#### What is needed:
Omit every picture and return the rest of the data unaltered.

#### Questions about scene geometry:
============

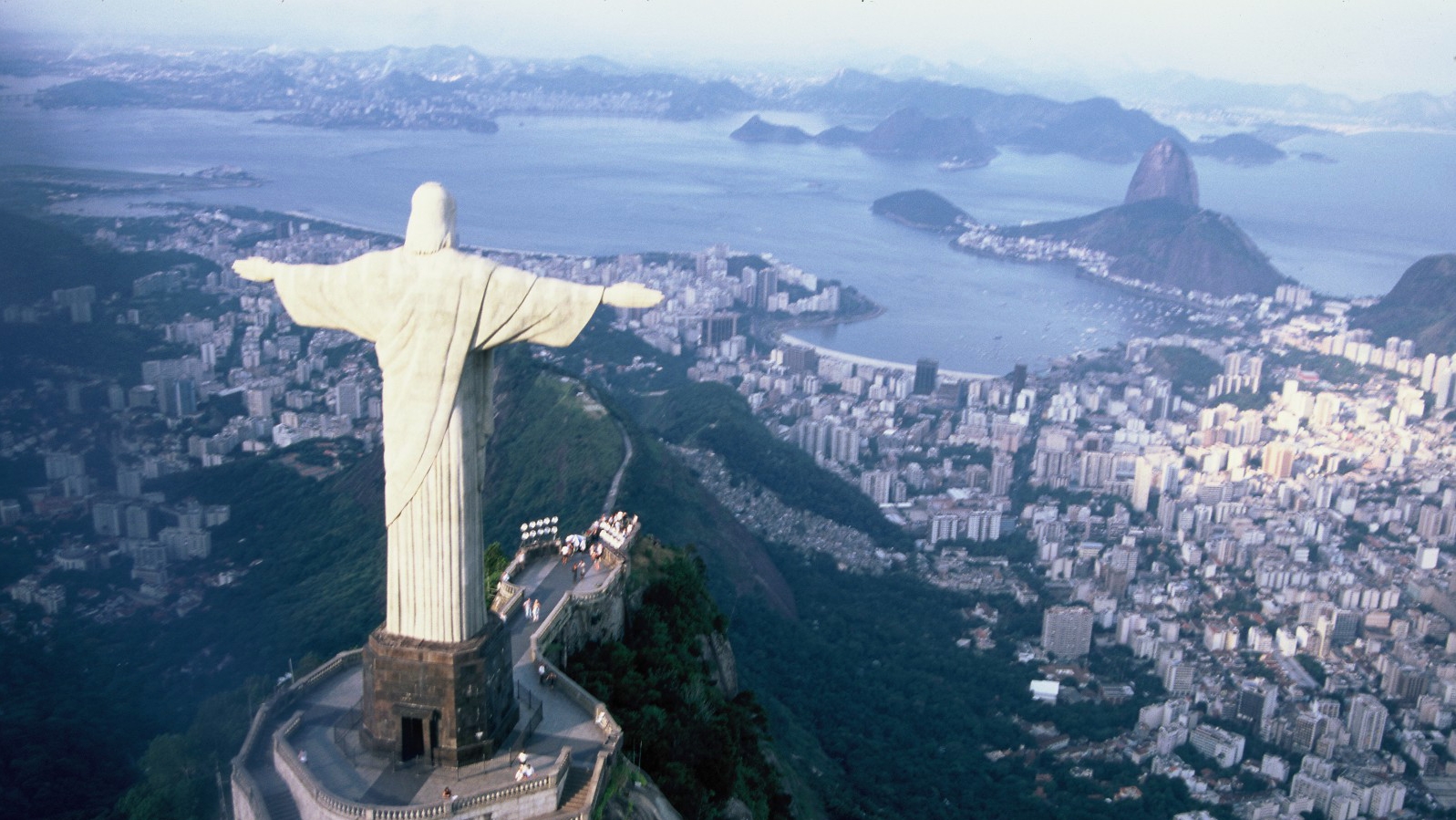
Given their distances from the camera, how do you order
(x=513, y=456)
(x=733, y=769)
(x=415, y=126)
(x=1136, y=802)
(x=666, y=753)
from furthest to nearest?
(x=415, y=126), (x=513, y=456), (x=1136, y=802), (x=733, y=769), (x=666, y=753)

============

#### Worked answer:
Given their distances from the camera, how do you order
(x=513, y=456)
(x=733, y=769)
(x=415, y=126)
(x=1136, y=802)
(x=666, y=753)
from furthest to nearest?
(x=415, y=126), (x=513, y=456), (x=1136, y=802), (x=733, y=769), (x=666, y=753)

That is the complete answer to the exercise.